# Separation axioms vs subspaces

1. Jun 8, 2005

### Hurkyl

Staff Emeritus
How do separation axioms carry over to subspaces?

Some are clear -- it's easy to see that if any two points of a space X are separated by neighborhoods, then the same must be true of any subset S of X.

But what about the nicer ones? Is it true that if S is a subset of a normal space, that S is itself normal?

This one is less obvious... one example that worries me is this:

Consider the union S of two open discs in R^2. (that aren't disjoint) Consider the two closed sets formed by restricting the boundaries of the two discs to S. We can't directly appeal to the normality of R^2, because the closure of these sets aren't disjoint in R^2.

It is still easy to see S is normal, because it's homeomorphic to R^2, but that doesn't help me in the general case of a subset of an aribtrary normal space.

2. Jun 8, 2005

### NateTG

It should be pretty easy to see that subspaces on closed subsets of normal spaces are normal. Or, for that matter that on any normal space $S$, the subspace formed on $$S_1$$ is normal if, for any two closed sets $$U,V$$ in $S$ there exists an open set $O$ so that $O\supset U \cap V$ and $O \cap S_1 = \emptyset$

It's pretty straightforward to come up with examples of subspaces of normal spaces that aren't normal. For example, consider the space
$$\{0,1,o,c\}$$
Where the open sets are
$$\emptyset,\{o\},\{0,o\},\{1,o\},\{0,1,o\},\{0,1,o,c\}$$

Which is normal, since the only closed set that does not contain $c$ is $\emptyset$.

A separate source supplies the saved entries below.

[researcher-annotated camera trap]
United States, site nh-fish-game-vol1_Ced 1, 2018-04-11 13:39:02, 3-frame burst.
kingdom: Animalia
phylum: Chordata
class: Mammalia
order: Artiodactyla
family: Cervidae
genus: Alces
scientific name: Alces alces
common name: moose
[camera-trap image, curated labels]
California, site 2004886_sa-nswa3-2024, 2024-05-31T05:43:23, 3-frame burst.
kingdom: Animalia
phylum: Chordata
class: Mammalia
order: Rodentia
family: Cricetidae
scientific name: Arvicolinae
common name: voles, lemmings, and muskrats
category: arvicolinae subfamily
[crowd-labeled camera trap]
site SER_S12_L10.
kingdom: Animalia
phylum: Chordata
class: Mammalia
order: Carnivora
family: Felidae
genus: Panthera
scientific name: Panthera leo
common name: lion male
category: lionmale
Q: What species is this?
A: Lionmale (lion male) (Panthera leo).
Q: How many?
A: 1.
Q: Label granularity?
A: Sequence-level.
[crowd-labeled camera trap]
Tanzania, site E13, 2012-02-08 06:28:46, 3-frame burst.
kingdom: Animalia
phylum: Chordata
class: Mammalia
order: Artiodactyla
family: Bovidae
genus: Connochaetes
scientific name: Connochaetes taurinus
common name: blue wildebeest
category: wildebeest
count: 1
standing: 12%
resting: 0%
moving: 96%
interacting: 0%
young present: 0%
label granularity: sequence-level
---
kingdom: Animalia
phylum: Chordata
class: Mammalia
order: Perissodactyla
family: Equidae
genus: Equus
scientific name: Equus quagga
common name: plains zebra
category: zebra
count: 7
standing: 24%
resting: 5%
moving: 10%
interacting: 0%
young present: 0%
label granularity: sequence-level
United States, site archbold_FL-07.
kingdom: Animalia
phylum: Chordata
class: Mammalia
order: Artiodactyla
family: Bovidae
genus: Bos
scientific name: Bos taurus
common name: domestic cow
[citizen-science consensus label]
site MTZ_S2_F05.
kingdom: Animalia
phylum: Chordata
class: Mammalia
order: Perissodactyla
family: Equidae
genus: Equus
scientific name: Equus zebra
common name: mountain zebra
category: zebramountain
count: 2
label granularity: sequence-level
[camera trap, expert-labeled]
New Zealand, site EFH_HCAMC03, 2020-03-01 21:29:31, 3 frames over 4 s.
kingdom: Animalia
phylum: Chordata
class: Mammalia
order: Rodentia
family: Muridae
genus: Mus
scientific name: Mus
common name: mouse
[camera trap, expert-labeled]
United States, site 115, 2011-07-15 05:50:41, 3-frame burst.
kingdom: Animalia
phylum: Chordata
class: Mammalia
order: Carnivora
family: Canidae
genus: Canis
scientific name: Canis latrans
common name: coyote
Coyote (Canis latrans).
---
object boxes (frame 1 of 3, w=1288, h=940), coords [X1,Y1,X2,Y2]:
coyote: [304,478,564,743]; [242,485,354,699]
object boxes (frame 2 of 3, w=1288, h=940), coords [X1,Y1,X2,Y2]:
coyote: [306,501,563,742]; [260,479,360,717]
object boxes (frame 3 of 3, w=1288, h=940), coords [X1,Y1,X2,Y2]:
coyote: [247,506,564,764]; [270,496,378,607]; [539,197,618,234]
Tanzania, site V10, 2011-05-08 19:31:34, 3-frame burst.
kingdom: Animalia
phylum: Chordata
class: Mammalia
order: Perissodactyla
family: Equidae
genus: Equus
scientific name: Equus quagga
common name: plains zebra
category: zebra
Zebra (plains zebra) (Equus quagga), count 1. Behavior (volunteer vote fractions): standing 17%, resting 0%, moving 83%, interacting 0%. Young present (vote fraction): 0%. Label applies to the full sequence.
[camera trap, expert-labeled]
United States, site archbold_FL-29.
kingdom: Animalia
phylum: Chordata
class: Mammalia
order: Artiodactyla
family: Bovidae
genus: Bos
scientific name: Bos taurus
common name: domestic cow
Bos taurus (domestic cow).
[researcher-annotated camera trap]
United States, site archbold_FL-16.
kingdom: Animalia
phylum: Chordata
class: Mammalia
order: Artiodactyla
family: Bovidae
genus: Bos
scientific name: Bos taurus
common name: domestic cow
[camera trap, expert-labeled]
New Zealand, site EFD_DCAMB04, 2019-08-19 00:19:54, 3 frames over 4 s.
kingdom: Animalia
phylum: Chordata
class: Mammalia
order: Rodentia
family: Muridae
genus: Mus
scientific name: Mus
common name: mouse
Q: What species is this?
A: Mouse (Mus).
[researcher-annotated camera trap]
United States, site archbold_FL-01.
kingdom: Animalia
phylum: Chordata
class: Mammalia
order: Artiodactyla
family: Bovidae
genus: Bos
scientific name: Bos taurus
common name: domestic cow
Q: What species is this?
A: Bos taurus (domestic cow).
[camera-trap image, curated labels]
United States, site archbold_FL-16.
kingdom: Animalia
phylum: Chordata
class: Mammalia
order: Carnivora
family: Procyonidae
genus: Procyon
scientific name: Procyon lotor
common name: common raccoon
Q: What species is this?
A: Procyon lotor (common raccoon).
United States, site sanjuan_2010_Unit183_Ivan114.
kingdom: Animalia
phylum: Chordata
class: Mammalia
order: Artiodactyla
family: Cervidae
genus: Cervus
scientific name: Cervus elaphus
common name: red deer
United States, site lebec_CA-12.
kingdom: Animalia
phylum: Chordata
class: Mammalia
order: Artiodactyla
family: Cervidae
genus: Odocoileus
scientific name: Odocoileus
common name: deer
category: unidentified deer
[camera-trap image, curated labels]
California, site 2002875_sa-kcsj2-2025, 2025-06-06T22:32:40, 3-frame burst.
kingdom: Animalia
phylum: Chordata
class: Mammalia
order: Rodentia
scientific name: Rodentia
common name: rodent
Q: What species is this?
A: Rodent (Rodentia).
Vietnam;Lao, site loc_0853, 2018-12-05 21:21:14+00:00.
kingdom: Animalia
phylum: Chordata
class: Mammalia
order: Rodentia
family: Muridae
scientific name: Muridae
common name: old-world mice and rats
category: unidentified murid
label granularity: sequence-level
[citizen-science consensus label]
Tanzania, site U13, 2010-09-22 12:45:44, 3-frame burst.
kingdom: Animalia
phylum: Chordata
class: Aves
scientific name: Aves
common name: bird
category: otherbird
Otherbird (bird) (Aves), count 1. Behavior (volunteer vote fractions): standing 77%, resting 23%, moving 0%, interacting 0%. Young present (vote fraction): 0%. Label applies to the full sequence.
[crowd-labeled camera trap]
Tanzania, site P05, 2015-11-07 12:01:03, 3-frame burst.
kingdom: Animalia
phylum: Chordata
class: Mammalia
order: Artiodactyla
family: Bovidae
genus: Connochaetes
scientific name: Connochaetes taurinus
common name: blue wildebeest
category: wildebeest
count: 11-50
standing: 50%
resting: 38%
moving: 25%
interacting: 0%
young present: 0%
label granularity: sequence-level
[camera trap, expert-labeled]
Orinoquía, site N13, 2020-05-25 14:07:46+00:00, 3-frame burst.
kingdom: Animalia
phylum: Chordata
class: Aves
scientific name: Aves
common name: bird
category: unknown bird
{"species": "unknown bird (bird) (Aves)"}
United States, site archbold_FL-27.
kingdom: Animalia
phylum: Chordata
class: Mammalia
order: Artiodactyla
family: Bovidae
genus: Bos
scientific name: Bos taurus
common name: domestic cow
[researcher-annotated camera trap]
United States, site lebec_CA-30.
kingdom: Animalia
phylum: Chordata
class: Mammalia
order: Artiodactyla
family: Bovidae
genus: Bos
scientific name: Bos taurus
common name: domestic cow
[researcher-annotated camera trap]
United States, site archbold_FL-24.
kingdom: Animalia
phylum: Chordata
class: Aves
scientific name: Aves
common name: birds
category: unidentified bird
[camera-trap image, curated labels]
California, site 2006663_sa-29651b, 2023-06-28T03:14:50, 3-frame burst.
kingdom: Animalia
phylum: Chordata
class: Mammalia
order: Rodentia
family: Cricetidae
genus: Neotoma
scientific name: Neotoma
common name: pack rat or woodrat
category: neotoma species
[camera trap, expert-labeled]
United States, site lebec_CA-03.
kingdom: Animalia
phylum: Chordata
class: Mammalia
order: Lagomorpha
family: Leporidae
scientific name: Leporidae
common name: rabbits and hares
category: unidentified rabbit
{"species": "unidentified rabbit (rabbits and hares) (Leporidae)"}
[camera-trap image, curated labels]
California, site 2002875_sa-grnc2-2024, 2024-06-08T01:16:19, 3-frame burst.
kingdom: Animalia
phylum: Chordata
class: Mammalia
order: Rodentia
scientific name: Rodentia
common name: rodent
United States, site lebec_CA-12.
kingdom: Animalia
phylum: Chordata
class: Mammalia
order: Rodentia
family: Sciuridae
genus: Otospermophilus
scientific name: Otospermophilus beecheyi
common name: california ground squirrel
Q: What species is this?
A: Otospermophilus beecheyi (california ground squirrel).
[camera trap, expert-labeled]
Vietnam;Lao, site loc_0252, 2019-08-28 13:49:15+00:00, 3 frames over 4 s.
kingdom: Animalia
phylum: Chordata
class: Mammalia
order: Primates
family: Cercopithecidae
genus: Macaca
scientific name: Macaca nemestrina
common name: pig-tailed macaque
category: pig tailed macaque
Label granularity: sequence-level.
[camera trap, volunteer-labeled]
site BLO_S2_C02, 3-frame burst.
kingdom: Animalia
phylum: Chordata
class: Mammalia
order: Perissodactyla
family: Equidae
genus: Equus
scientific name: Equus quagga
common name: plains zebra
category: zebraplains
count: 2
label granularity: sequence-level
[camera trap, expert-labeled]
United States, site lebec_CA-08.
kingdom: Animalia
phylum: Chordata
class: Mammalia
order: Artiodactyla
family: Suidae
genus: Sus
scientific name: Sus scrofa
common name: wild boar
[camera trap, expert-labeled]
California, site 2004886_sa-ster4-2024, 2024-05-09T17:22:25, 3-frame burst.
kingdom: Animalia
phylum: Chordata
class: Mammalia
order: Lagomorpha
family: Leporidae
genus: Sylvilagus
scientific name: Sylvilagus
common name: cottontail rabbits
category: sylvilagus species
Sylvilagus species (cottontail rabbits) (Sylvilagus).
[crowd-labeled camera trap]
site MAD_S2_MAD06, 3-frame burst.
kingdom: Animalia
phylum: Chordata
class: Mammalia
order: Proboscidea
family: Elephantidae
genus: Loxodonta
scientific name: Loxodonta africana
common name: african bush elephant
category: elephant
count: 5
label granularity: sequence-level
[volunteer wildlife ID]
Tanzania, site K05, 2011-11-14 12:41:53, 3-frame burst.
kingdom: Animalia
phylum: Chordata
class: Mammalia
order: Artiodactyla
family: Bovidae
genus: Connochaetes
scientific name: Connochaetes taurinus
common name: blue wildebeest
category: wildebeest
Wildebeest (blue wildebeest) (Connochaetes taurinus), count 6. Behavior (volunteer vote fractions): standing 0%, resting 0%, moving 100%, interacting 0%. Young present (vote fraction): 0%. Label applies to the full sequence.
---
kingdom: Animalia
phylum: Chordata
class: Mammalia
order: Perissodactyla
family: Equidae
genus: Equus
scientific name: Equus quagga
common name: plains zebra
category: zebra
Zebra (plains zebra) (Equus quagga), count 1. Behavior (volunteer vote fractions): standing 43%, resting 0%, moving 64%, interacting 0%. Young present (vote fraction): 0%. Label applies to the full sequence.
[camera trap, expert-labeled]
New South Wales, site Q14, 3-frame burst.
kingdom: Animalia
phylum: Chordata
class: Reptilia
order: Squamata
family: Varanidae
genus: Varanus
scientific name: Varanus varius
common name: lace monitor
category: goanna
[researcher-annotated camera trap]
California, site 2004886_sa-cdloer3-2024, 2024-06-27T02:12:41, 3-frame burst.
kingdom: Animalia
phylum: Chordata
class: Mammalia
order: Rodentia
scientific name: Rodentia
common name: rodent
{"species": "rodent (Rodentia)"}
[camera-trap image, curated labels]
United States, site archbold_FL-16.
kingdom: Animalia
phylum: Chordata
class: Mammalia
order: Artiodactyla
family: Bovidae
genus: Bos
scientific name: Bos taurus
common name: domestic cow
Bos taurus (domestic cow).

However, the subspace $\{0,1,o\}$ is not normal since ${0}$ and ${1}$ are both closed, but any open set containing either also contains $o$.

3. Jun 8, 2005

### Hurkyl

Staff Emeritus
Bleh. Well, what if the space is nicer? Like a normal T2 space?

4. Jun 8, 2005

### NateTG

Hmmm. I have a hard enough time thinking of a non-normal T2 space.

5. Jun 8, 2005

### Hurkyl

Staff Emeritus
Well, http://en.wikipedia.org/wiki/Normal_space suggests that if you take the uncountable product of noncompact Hausdorff spaces, it won't be normal.

Oh, I guess that suggests an example -- take an uncountable product of compact Hausdorff spaces. That should be normal, right? Then, take as a subset the uncountable product of an open subset.

*sigh* How disappointing. Topology is hard! Maybe I should stick to the world of metric spaces, I understand those better!

6. Jun 8, 2005

### NateTG

I was wondering if the long line was going to figure into this.

Topology is nice. It's just that negative examples can be really hard to think of.

Last edited: Jun 8, 2005
7. Jun 8, 2005

### Hurkyl

Staff Emeritus
Ack, open sets that are compact? Well, doesn't the quote from the wikipedia article imply the open subset wouldn't be normal?

Incidentally, the property I want to be true is this:

If I have closed sets $A \cup B = C$, then there exists closed sets A' and B' such that $A' \cup B' = X$, $A' \cap C = A$, and $B' \cap C = B$.

Actually, I don't even need that strong -- I think that it's good enough that if C is a reducible closed set, then there is a way to write X as the union of two closed sets, neither containing C.

I think that this is provable if the complement of C is a normal space, but I guess I can't guarantee that, even if X is a "nice" space.